Quentin Tarantino is a writer, director, and film buff known for his violent crime films and love of cinema. In addition to being a fan of the horror genre, Tarantino wrote the action horror movie From Dusk till Dawn (1996).
In his new book Cinema Speculation, Tarantino mixes memoir and film criticism by discussing films from the 1970s and his experiences seeing them as a teenager. While doing press for Cinema Speculation, he told late-night host Jimmy Kimmel that he considers very few films to be perfect, but among them are three horror movies from the 70s.
These are horror movies Quentin Tarantino considers “perfect”:
This supernatural horror movie about an actress and her demonically possessed daughter (Linda Blair) was the first horror movie to be nominated for an Academy Award. Famously one of the scariest horror movies of all time, The Exorcist is light on Tarantino’s usual blood and gore. At one time he said he aspired to make a “really, really scary horror film, like The Exorcist.”
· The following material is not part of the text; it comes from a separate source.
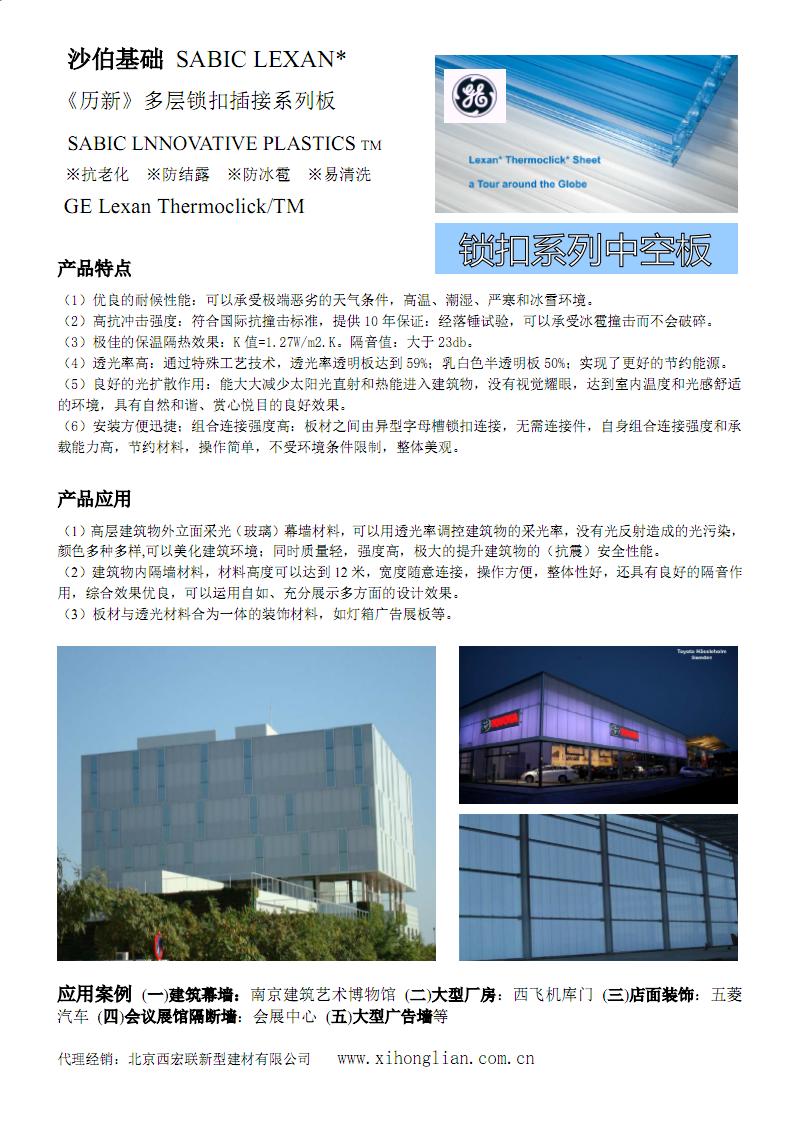 锁扣板40-50mm简介(完整版).pdf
The Texas Chainsaw Massacre is an independent slasher film that purported to show a rendering of true events. Sally Hardesty (Marilyn Burns), her brother Franklin (Paul A. Partain), and their friends take a road trip through Texas and run afoul of Leatherface and his family of murderous cannibals. Surprisingly light on gore, the film was controversial upon its release but is now widely considered one of the scariest and best horror movies of all time.
Steven Spielberg’s thriller about a group of men hunting a giant great white shark with a taste for human flesh. Jaws was the first summer blockbuster ever, with over 67 million Americans seeing the film in the summer of 1975. Tarantino has previously stated that he believes Jaws is the greatest movie ever made, saying “there’s no ‘better’ than Jaws. It is the best movie ever made. And it shows how badly timed most movies made before Jaws were.”
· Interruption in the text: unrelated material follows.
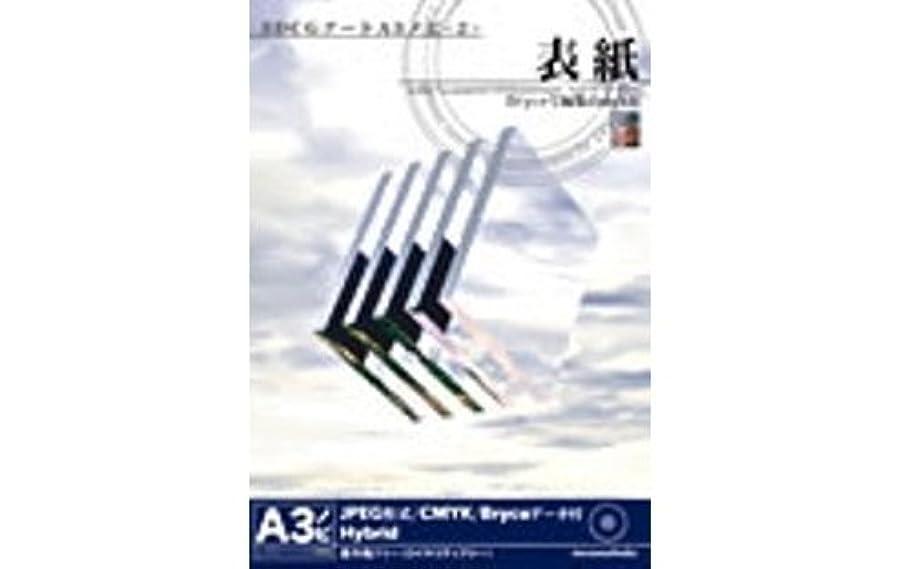 杖拮抗するマニアック3DCGアートA3ノビ 2 「表紙」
More “perfect” movies according to Quentin Tarantino:
- The Wild Bunch (1969) while not technically “perfect” according to Tarantino, he says this Western is “so unassailable” that it has to be included.
- Young Frankenstein (1974) a Mel Brooks comedy horror following Dr. Frankenstein’s grandson.
- Annie Hall (1977) Woody Allen’s romantic comedy about a man wondering why his relationship with the title character failed.
- Back To The Future (1985) a sci-fi time travel film with Michael J. Fox as Marty McFly and Christopher Lloyd as Doc Brown.